An exact reproduction of all the entries is the expected answer.

[Data for processing — start]

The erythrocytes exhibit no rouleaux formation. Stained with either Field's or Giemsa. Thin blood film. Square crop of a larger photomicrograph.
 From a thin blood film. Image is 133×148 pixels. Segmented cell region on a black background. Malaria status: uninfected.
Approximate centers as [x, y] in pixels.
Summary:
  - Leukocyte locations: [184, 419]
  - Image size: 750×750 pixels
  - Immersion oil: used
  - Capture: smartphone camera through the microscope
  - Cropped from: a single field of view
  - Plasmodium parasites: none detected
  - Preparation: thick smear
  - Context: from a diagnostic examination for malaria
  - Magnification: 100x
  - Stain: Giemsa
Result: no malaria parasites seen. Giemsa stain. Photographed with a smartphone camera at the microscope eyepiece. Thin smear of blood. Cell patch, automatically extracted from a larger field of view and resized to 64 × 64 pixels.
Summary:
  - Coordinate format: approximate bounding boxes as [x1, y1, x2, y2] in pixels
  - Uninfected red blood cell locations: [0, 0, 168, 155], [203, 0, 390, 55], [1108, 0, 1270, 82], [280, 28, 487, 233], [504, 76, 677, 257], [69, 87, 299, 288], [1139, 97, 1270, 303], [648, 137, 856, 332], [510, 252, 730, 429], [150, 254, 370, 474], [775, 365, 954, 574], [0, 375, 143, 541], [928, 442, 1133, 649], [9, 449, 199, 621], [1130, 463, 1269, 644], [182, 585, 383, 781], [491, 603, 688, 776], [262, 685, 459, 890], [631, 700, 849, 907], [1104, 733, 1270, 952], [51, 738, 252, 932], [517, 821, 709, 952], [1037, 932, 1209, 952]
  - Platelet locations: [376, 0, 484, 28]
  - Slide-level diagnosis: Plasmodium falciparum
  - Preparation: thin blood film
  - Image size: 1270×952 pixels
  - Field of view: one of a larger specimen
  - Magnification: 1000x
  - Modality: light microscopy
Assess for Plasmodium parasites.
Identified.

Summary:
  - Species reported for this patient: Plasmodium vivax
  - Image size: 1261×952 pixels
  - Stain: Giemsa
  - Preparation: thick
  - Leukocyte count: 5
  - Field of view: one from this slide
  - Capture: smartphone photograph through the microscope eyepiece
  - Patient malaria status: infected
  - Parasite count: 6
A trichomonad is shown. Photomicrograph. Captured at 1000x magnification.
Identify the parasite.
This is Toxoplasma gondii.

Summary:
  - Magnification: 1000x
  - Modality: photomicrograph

[Data for processing — finish]

**Reply:**
The erythrocytes exhibit no rouleaux formation. Stained with either Field's or Giemsa. Thin blood film. Square crop of a larger photomicrograph.
 From a thin blood film. Image is 133×148 pixels. Segmented cell region on a black background. Malaria status: uninfected.
Approximate centers as [x, y] in pixels.
Summary:
  - Leukocyte locations: [184, 419]
  - Image size: 750×750 pixels
  - Immersion oil: used
  - Capture: smartphone camera through the microscope
  - Cropped from: a single field of view
  - Plasmodium parasites: none detected
  - Preparation: thick smear
  - Context: from a diagnostic examination for malaria
  - Magnification: 100x
  - Stain: Giemsa
Result: no malaria parasites seen. Giemsa stain. Photographed with a smartphone camera at the microscope eyepiece. Thin smear of blood. Cell patch, automatically extracted from a larger field of view and resized to 64 × 64 pixels.
Summary:
  - Coordinate format: approximate bounding boxes as [x1, y1, x2, y2] in pixels
  - Uninfected red blood cell locations: [0, 0, 168, 155], [203, 0, 390, 55], [1108, 0, 1270, 82], [280, 28, 487, 233], [504, 76, 677, 257], [69, 87, 299, 288], [1139, 97, 1270, 303], [648, 137, 856, 332], [510, 252, 730, 429], [150, 254, 370, 474], [775, 365, 954, 574], [0, 375, 143, 541], [928, 442, 1133, 649], [9, 449, 199, 621], [1130, 463, 1269, 644], [182, 585, 383, 781], [491, 603, 688, 776], [262, 685, 459, 890], [631, 700, 849, 907], [1104, 733, 1270, 952], [51, 738, 252, 932], [517, 821, 709, 952], [1037, 932, 1209, 952]
  - Platelet locations: [376, 0, 484, 28]
  - Slide-level diagnosis: Plasmodium falciparum
  - Preparation: thin blood film
  - Image size: 1270×952 pixels
  - Field of view: one of a larger specimen
  - Magnification: 1000x
  - Modality: light microscopy
Assess for Plasmodium parasites.
Identified.

Summary:
  - Species reported for this patient: Plasmodium vivax
  - Image size: 1261×952 pixels
  - Stain: Giemsa
  - Preparation: thick
  - Leukocyte count: 5
  - Field of view: one from this slide
  - Capture: smartphone photograph through the microscope eyepiece
  - Patient malaria status: infected
  - Parasite count: 6
A trichomonad is shown. Photomicrograph. Captured at 1000x magnification.
Identify the parasite.
This is Toxoplasma gondii.

Summary:
  - Magnification: 1000x
  - Modality: photomicrograph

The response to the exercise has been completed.